The Odd Inspiration Behind David Lynch's Lost Highway

David Lynch is doubtlessly one of the most unique, inspired, visionary, and yes, stunningly coifed film writers and directors of our age. Lynch has put his surreal, uncanny, disturbing abstractions to work in famed TV shows such as Twin Peaks and its 25-year-subsequent successor Twin Peaks: The Return, jarring films such as Eraserhead (1977), Blue Velvet (1986), Mulholland Drive (2001), and Inland Empire (2006), and unnerving, head-scratching shorts like 2002's Rabbits. While some of us may wish to wade willingly into the Lynchian depths of the auteur creator's brain, others have only to look to the man's preoccupations to suss out his inspirations: cigarettes, obscene amounts of coffee, downtempo jazz fusion, transcendental meditation, and artistically crafted nude photography.
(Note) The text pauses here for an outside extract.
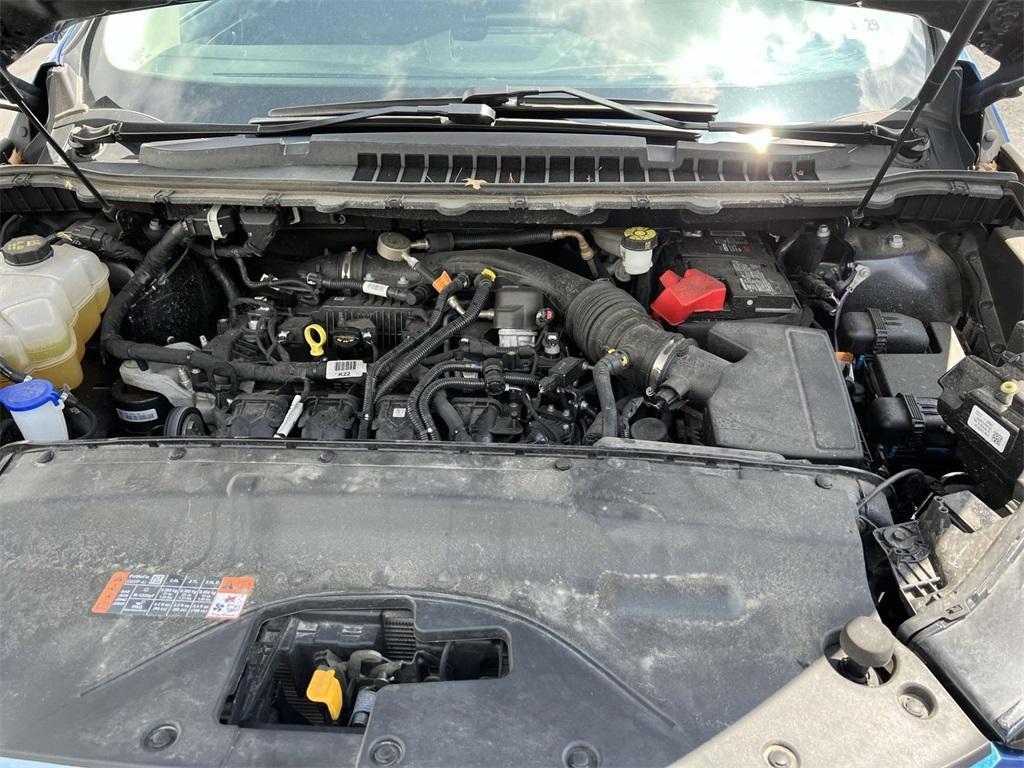 used 2024 Ford Edge car, priced at $31,591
While David Lynch has always been open about his artistic processes, citing, among other things, the need to craft a proper space within which to be creative (per a 2020 interview on YouTube), it isn't always clear where he gets specific ideas from. Twin Peaks, for example, came from a still-unsolved 1908 murder discussed as recently as 2019 in the book Blonde, Beautiful and Dead, as The Hollywood Reporter tells us. In the case of films like Eraserhead, Lynch has never stated the inspiration, instead saying in 2014 that nobody had yet to provide "the interpretation that is my interpretation," per Esquire.

As for 1999's Lost Highway? Well, this particular film comes from a place much more literal and concrete, at least in part, than many of David Lynch's other works.
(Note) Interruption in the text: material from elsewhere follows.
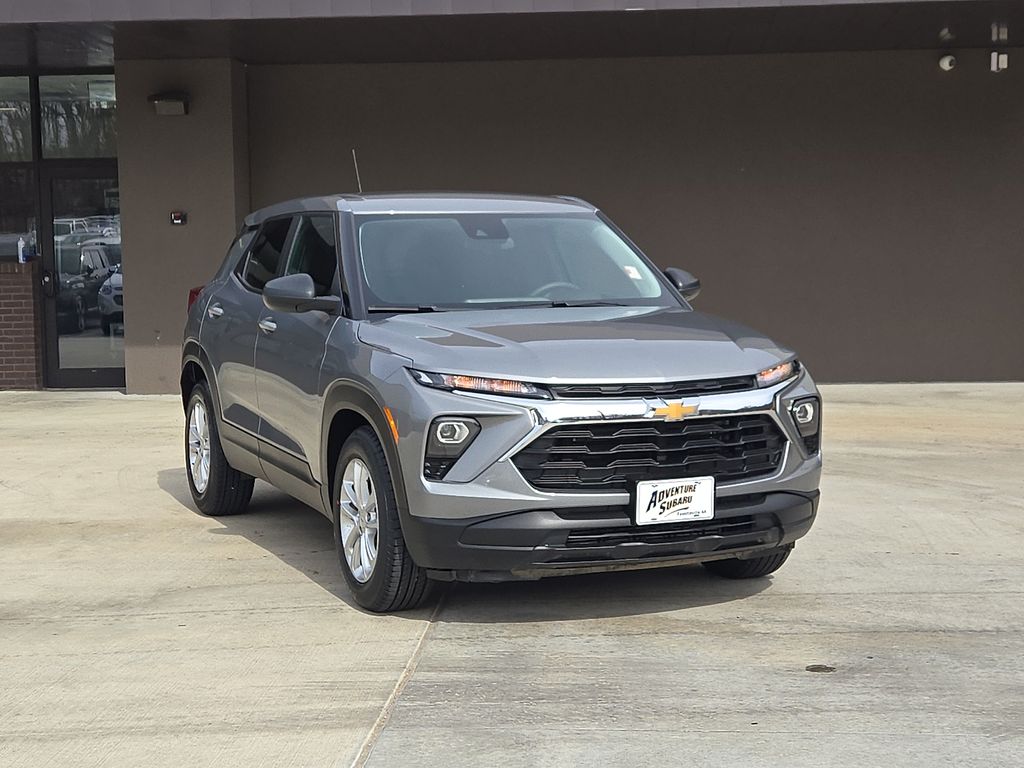 2024 Chevrolet TrailBlazer LS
Based on a real-life event

When Lost Highway came out, David Lynch did an interview (available on YouTube) where he explained how the movie came about. Or at least he tried to explain, because he was unable to articulate many specifics. He said of his writing partner Barry Gilford, "I had some ideas, and he had some ideas, and I flew up to Berkeley... I told him my ideas, and he told me his ideas, and we both hated each other's ideas," continuing, "One thing led to another, and there was Lost Highway, the script." Lynch did recall the film's Mystery Man scene, where Bill Pullman's Fred Madison is at a party and meets a man who says he's "at his house." This was one of the lynchpin (hah) moments that the film's noir plot and unsettling happenings flowed from.
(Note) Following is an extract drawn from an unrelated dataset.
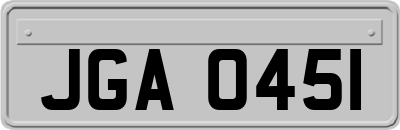 JGA0451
The City of Absurdity goes into further detail in another interview. Some of the ideas in Lost Highway came from actual visions that Lynch ascribes from his time working on 1992's Twin Peaks: Fire Walk with Me. The core conceit didn't come from a dream, though, but from real life, and happens in the movie itself at about the four-minute mark. Pullman's Madison, looking very Lynchian himself, is at home smoking a cigarette. He answers his intercom, and we're treated to the film's first dialogue, "Dick Laurent is dead." 

As it turns out, this actually happened. Lynch answered his intercom, went to the window, looked out, and nobody was there.